Leaders of the European Union meet in Brussels on Thursday to agree on a deal to offer Turkey the following day that would secure Ankara’s commitment to a scheme intended to halt migrant flows to the Greek islands.
A year into a crisis in which more than a million people have arrived in chaotic misery, many of them Syrian war refugees and most of whom come from Turkey via Greece to Germany via dangerous sea crossings and long treks, hopes have risen around the summit table that they may have found a way to at least slow the movement.
But leaders acknowledge there is no silver bullet and face many obstacles over the next two days, from howls of outrage that they plan mass expulsions of vulnerable people to a country with a patchy and worsening human rights record, to a lingering feud between Ankara and small but vocal EU member Cyprus.
“Work is progressing but there is still a lot to do,” European Council President Donald Tusk wrote to leaders inviting them to the summit he will chair. After discussing the economy, the 28 EU national leaders will discuss the migration issue over dinner, starting around 8 p.m. (1900 GMT).
A breakfast is set for Friday with Turkish Prime Minister Ahmet Davutoglu, where Tusk hopes to finalise a deal which the Turkish premier first sprang on the EU, with backing from German Chancellor Angela Merkel, at a special summit 10 days ago.

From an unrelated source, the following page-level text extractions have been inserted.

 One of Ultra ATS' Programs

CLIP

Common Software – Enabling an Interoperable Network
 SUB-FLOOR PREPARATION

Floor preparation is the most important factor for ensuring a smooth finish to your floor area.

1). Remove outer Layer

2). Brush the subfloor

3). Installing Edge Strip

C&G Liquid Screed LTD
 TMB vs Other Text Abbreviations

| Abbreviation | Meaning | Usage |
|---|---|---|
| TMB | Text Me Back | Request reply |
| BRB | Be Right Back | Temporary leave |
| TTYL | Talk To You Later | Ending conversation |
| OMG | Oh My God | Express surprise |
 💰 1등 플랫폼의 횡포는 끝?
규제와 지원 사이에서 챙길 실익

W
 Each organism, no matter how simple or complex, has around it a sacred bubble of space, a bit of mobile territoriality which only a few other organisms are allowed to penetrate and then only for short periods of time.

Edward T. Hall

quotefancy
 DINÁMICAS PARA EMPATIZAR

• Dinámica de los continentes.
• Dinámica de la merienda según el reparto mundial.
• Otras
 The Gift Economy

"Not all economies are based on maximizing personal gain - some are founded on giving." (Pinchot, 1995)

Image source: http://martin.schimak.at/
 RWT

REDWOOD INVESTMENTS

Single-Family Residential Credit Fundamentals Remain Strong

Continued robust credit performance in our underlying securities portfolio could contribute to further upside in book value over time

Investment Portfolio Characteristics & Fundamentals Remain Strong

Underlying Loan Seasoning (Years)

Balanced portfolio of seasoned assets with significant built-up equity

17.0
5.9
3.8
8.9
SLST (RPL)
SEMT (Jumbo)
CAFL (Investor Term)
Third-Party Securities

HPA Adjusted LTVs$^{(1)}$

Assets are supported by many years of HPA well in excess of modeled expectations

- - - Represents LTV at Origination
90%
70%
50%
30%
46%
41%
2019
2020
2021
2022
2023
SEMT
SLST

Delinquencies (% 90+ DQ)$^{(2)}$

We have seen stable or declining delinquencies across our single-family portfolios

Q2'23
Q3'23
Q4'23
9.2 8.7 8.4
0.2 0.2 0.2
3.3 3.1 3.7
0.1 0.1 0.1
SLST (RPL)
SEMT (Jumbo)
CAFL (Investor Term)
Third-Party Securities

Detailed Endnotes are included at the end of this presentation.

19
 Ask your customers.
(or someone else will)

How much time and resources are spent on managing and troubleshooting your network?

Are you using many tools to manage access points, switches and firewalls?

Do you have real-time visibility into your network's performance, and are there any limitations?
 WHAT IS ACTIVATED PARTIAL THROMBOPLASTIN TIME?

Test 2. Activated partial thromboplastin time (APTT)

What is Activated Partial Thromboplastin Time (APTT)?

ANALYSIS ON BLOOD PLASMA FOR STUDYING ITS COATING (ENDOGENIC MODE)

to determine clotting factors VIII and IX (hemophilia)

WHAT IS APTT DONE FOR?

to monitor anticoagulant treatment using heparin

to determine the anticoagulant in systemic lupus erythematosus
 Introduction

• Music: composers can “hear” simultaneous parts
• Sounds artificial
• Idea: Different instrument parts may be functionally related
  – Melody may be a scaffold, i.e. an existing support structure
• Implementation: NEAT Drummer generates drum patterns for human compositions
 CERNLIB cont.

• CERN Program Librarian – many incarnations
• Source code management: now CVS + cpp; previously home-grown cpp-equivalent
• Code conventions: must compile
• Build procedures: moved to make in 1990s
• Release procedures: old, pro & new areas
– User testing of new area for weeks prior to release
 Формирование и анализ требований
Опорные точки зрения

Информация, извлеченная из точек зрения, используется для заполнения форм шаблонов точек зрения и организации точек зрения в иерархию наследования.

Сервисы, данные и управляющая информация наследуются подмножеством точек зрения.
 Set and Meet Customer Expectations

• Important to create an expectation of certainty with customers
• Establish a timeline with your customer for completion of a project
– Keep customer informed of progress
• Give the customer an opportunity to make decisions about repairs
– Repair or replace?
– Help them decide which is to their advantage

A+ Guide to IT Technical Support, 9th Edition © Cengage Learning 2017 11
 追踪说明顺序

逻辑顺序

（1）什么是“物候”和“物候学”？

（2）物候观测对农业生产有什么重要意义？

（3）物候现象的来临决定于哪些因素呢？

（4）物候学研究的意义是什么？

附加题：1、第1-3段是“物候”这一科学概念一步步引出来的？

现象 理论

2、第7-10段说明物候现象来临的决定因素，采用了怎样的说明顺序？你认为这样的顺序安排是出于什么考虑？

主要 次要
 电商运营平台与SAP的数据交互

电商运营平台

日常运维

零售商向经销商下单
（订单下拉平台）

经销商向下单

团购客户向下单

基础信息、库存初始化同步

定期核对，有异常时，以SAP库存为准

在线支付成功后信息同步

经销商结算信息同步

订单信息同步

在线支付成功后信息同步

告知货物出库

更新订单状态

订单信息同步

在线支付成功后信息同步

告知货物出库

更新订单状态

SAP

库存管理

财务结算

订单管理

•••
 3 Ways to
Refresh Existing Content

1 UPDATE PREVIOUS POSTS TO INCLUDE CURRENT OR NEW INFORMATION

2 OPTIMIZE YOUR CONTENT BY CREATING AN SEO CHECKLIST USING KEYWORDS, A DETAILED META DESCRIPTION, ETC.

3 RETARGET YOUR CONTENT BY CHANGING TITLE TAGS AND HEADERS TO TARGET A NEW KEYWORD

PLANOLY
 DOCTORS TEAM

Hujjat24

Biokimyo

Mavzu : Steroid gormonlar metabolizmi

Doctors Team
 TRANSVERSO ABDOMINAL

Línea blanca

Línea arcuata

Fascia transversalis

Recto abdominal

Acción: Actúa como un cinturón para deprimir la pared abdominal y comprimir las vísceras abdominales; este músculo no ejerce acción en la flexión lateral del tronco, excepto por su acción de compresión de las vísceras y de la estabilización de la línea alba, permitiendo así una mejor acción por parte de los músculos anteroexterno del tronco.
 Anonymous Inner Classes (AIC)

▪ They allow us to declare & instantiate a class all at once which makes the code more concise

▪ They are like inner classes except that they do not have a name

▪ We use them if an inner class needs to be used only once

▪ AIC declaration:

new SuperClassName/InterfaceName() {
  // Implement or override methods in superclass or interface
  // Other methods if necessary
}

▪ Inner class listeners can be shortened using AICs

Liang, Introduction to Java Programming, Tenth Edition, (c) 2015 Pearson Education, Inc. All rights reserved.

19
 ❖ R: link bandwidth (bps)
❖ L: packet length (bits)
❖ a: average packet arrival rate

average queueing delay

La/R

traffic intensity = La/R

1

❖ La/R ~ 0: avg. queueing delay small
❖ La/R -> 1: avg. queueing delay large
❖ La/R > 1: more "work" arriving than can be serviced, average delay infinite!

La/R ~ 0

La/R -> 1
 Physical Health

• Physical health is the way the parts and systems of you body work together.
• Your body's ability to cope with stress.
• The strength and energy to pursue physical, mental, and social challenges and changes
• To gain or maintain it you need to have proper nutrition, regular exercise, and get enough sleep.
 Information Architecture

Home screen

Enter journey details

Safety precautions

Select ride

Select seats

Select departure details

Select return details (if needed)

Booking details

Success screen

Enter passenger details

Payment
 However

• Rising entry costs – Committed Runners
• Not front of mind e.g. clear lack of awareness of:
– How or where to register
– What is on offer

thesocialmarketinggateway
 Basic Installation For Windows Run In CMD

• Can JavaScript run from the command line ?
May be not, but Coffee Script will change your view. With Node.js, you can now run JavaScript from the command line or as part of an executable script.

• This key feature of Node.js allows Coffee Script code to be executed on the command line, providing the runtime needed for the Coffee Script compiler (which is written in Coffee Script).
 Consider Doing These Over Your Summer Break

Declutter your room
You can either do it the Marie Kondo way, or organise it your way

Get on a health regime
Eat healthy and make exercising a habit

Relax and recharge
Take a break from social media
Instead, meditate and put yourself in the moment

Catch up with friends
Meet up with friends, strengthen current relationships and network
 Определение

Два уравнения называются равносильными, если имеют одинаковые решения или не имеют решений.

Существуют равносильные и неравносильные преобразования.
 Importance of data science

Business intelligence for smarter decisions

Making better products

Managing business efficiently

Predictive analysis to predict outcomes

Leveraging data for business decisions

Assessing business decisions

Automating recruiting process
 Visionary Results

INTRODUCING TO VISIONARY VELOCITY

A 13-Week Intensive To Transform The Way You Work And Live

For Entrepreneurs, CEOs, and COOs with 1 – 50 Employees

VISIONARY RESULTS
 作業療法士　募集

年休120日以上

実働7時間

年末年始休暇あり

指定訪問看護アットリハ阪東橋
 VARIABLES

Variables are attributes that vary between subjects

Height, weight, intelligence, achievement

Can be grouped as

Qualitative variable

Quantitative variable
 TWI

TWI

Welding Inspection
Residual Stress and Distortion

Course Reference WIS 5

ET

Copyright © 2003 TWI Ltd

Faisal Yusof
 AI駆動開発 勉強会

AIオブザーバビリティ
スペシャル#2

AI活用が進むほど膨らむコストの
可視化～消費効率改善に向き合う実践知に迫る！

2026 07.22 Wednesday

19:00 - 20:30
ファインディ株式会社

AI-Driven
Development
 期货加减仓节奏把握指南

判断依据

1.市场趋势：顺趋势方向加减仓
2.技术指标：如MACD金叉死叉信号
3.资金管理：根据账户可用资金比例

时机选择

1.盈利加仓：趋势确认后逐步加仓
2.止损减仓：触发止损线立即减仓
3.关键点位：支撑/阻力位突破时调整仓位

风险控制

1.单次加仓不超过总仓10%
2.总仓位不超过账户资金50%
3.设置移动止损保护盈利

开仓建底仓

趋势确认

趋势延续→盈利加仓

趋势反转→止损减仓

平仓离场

Under the deal, which was set out in fuller fashion by Tusk in a draft for EU leaders on Wednesday, Turkey will, in addition to a previous agreement to try and prevent the smuggling of migrants via rafts, take back all those, including Syrian refugees, who do make it to Greek islands off Turkey’s coast.
The draft, which was seen by Reuters, says the plan is “to break the business model of the smugglers and to offer migrants an alternative to putting their lives at risk”. It stresses the plan is “a temporary and extraordinary measure which is necessary to end the human suffering and restore public order”.
Potentially the most explosive topic, which diplomats say risks derailing the whole deal, will be how Davutoglu responds to a vague offer to open new “chapters” of Turkey’s snail-like negotiations to join the EU at some distant future date.